Begin
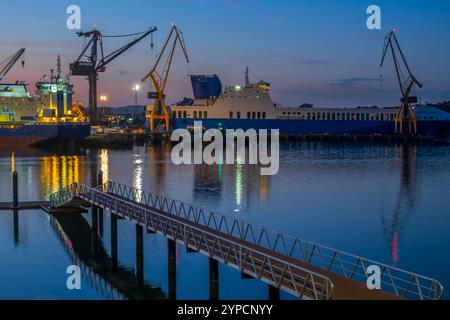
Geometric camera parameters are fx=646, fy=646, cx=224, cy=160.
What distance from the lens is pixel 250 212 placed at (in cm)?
3388

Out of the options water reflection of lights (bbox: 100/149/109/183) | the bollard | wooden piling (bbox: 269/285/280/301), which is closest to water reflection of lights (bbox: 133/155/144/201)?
water reflection of lights (bbox: 100/149/109/183)

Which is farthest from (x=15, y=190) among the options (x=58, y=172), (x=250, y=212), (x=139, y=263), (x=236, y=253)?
(x=58, y=172)

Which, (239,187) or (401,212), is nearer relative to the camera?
(401,212)

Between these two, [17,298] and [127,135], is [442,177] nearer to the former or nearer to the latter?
[17,298]

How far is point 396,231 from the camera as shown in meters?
28.9

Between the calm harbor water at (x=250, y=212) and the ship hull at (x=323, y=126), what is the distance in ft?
137

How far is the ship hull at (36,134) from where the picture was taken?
81750 mm

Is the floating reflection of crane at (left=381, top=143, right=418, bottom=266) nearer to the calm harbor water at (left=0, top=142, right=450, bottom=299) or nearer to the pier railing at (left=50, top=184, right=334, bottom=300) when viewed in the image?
the calm harbor water at (left=0, top=142, right=450, bottom=299)

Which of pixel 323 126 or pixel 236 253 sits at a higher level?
pixel 323 126

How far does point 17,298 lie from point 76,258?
14.7 ft

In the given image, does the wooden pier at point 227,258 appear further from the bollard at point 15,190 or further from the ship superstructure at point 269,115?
the ship superstructure at point 269,115

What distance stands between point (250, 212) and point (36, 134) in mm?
54618

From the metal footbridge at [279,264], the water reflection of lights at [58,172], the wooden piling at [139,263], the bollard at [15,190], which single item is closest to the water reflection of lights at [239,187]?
the bollard at [15,190]

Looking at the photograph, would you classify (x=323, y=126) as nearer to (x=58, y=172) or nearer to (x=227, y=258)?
(x=58, y=172)
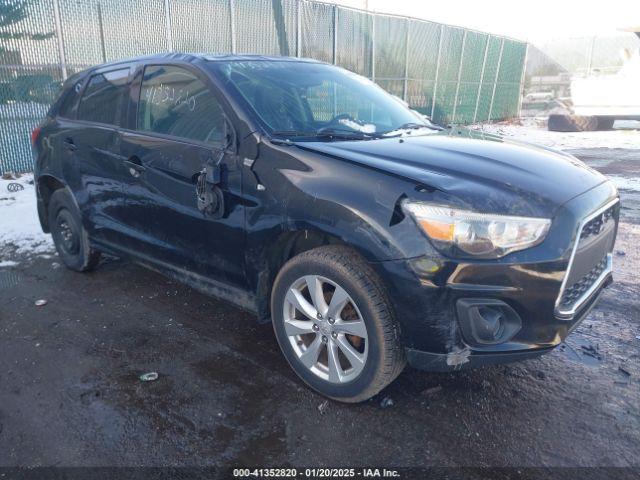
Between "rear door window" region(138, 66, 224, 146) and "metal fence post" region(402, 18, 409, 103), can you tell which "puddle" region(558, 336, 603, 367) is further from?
"metal fence post" region(402, 18, 409, 103)

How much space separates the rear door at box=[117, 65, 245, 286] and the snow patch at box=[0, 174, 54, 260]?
7.54 ft

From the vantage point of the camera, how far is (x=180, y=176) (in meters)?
3.29

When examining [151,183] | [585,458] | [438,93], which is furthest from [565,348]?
[438,93]

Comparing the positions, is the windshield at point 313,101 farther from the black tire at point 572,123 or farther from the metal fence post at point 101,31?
the black tire at point 572,123

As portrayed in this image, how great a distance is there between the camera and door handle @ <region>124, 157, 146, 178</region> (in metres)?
3.59

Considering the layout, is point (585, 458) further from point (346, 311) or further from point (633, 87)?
point (633, 87)

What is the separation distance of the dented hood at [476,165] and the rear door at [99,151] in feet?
5.80

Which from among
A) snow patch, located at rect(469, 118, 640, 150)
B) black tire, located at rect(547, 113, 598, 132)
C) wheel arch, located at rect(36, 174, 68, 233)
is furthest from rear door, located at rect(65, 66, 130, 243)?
black tire, located at rect(547, 113, 598, 132)

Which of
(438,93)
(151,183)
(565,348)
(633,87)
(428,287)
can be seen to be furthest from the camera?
(438,93)

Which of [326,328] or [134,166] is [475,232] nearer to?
[326,328]

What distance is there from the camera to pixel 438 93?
16.8 meters

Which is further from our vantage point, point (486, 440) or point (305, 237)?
point (305, 237)

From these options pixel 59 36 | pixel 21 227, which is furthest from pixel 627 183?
pixel 59 36

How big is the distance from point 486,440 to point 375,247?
1060mm
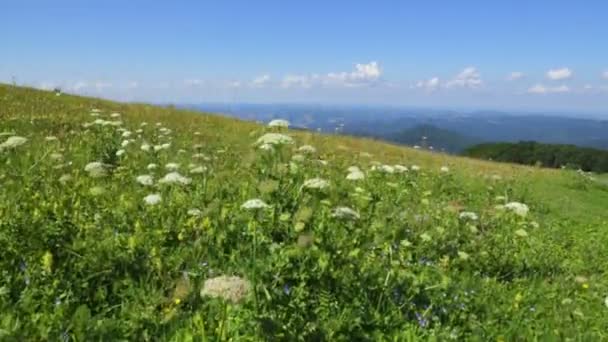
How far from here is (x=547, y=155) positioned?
1592 inches

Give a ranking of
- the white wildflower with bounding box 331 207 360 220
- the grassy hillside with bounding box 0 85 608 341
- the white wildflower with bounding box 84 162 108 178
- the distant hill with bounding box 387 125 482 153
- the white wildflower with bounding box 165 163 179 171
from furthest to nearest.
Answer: the distant hill with bounding box 387 125 482 153
the white wildflower with bounding box 165 163 179 171
the white wildflower with bounding box 84 162 108 178
the white wildflower with bounding box 331 207 360 220
the grassy hillside with bounding box 0 85 608 341

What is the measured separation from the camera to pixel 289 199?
5129 mm

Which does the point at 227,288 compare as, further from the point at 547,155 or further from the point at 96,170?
the point at 547,155

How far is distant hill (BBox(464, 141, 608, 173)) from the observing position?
1478 inches

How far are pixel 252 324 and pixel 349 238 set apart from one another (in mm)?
1759

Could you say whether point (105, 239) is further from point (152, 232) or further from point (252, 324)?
point (252, 324)

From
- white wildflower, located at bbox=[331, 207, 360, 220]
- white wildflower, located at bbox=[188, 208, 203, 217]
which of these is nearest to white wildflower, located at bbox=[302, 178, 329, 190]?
white wildflower, located at bbox=[331, 207, 360, 220]

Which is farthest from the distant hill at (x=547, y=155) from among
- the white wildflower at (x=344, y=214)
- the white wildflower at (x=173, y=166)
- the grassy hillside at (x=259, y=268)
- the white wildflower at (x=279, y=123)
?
the white wildflower at (x=344, y=214)

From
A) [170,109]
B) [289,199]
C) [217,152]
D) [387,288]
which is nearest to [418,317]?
[387,288]

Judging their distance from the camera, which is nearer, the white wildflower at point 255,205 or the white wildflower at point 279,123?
the white wildflower at point 255,205

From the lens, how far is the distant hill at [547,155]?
37.5 metres

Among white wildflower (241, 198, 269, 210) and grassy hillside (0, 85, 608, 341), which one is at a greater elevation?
white wildflower (241, 198, 269, 210)

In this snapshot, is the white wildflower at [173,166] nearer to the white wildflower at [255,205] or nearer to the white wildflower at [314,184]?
the white wildflower at [255,205]

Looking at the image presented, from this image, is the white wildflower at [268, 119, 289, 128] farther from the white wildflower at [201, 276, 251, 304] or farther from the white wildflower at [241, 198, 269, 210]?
the white wildflower at [201, 276, 251, 304]
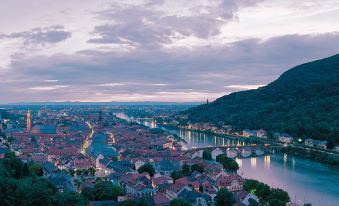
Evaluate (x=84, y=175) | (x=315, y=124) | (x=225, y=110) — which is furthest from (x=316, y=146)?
(x=225, y=110)

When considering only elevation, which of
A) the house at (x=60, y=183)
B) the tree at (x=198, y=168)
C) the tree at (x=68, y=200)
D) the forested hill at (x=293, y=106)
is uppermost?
the forested hill at (x=293, y=106)

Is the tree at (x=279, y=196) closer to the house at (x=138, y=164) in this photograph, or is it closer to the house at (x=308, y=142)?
the house at (x=138, y=164)

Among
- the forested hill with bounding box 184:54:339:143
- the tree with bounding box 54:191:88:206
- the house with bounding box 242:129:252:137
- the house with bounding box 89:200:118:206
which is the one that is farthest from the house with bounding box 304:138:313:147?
the tree with bounding box 54:191:88:206

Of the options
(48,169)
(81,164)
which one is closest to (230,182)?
(48,169)

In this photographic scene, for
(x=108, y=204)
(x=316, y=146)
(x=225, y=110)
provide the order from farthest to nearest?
1. (x=225, y=110)
2. (x=316, y=146)
3. (x=108, y=204)

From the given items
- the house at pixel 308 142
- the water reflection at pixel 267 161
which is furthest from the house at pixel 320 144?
the water reflection at pixel 267 161

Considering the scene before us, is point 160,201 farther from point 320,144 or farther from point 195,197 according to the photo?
point 320,144

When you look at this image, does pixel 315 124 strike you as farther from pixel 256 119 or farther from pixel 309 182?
pixel 309 182
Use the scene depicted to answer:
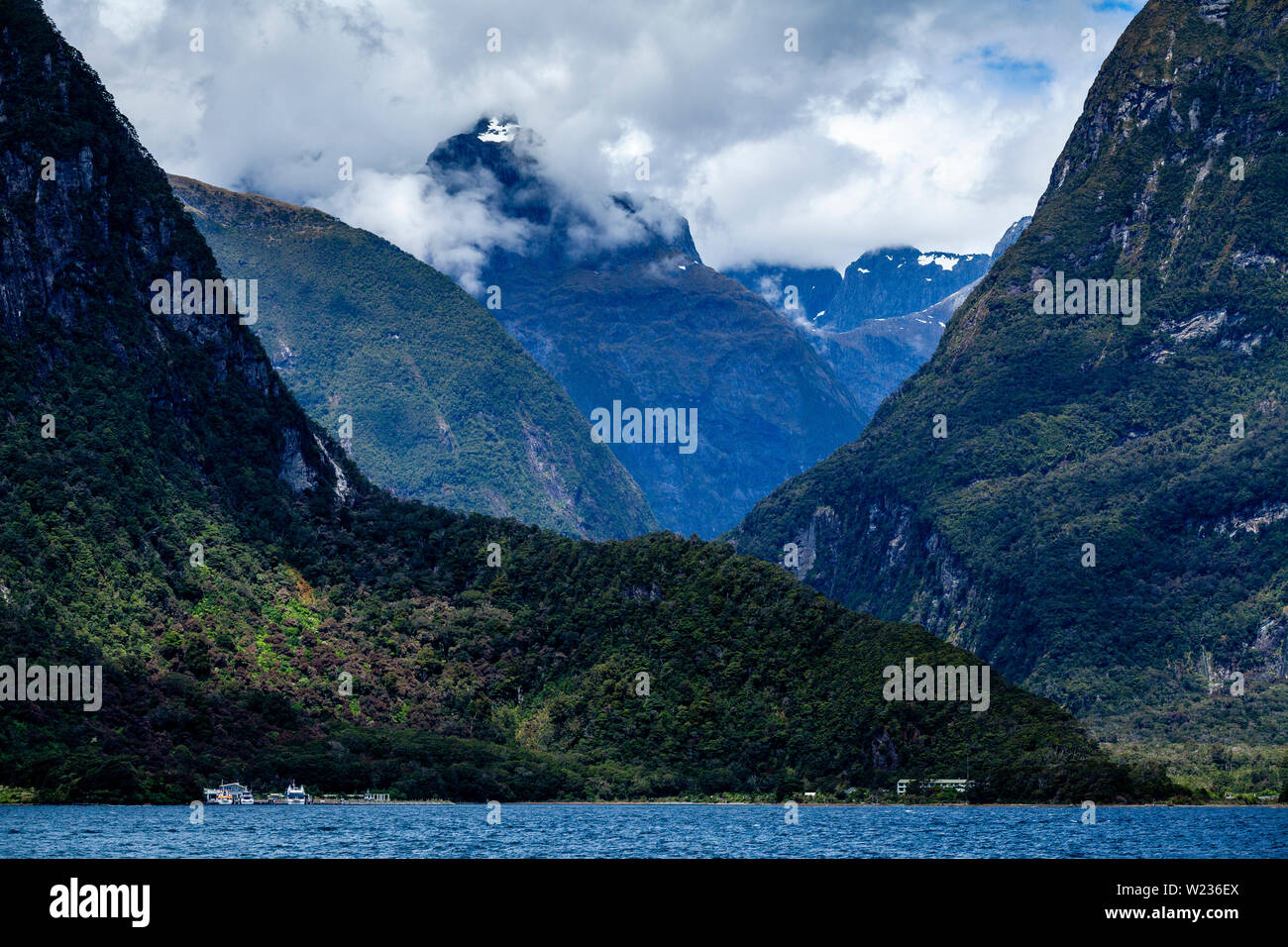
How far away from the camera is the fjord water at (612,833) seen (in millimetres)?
107625

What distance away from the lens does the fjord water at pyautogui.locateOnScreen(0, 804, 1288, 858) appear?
108m

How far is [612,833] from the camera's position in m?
136
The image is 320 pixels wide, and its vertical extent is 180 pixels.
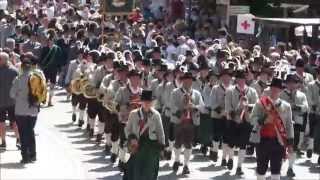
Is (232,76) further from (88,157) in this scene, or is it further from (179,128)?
(88,157)

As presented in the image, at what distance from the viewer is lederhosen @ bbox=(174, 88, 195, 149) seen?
52.2ft

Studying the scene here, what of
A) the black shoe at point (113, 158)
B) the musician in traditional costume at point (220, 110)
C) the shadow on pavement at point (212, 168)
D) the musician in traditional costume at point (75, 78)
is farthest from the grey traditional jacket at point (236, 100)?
the musician in traditional costume at point (75, 78)

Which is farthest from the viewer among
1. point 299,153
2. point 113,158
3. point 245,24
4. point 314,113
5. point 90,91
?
point 245,24

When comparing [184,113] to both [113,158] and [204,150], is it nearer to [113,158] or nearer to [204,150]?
[113,158]

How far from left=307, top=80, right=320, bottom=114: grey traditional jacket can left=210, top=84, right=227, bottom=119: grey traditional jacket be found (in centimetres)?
207

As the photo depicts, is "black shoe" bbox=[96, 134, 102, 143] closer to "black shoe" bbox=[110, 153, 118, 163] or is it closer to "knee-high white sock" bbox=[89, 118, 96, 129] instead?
"knee-high white sock" bbox=[89, 118, 96, 129]

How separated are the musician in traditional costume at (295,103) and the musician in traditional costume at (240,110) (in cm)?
74

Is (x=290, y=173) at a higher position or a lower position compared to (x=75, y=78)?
lower

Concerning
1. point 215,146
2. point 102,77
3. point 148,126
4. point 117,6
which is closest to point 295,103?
point 215,146

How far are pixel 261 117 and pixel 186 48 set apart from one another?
37.9 feet

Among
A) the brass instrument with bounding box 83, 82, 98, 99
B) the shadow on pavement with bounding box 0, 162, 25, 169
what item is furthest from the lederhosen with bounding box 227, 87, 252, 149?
the shadow on pavement with bounding box 0, 162, 25, 169

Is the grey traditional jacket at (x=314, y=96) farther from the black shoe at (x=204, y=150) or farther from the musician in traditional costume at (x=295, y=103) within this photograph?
the black shoe at (x=204, y=150)

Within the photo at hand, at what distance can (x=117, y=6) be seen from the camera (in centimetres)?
2264

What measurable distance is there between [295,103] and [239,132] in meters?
1.37
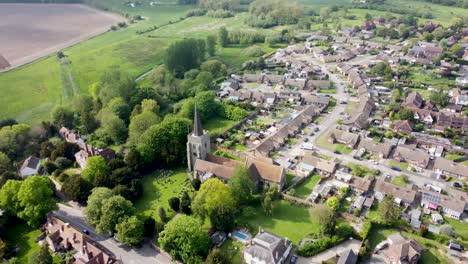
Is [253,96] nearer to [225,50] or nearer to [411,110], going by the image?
[411,110]

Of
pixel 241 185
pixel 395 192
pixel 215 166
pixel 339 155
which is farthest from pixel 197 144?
pixel 395 192

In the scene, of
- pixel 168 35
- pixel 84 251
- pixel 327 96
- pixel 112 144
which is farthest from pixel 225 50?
pixel 84 251

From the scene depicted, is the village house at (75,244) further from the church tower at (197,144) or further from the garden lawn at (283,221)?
the church tower at (197,144)

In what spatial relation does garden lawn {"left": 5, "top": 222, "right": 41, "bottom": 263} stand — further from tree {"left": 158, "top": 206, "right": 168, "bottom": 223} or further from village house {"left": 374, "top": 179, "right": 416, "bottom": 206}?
village house {"left": 374, "top": 179, "right": 416, "bottom": 206}

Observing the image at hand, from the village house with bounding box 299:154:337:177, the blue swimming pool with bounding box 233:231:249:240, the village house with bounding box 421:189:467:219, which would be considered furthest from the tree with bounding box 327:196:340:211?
the village house with bounding box 421:189:467:219

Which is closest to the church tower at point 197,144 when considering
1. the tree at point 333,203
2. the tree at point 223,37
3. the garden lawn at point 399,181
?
the tree at point 333,203

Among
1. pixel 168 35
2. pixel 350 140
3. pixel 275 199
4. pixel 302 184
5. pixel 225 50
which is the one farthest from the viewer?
pixel 168 35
End
▶ _Your instructions_: Return, word for word, each line from the line that contains "Which is closest to the" to the end of the listing above; include both end lines and nothing else.

▶ _Exercise output_:
Which is closest to the church tower at point 197,144 when considering
1. the tree at point 333,203
2. the tree at point 223,37
3. the garden lawn at point 399,181
?
the tree at point 333,203

Among
1. pixel 168 35
2. pixel 350 140
3. pixel 275 199
4. pixel 302 184
5. pixel 225 50
which is the one farthest from the viewer?
pixel 168 35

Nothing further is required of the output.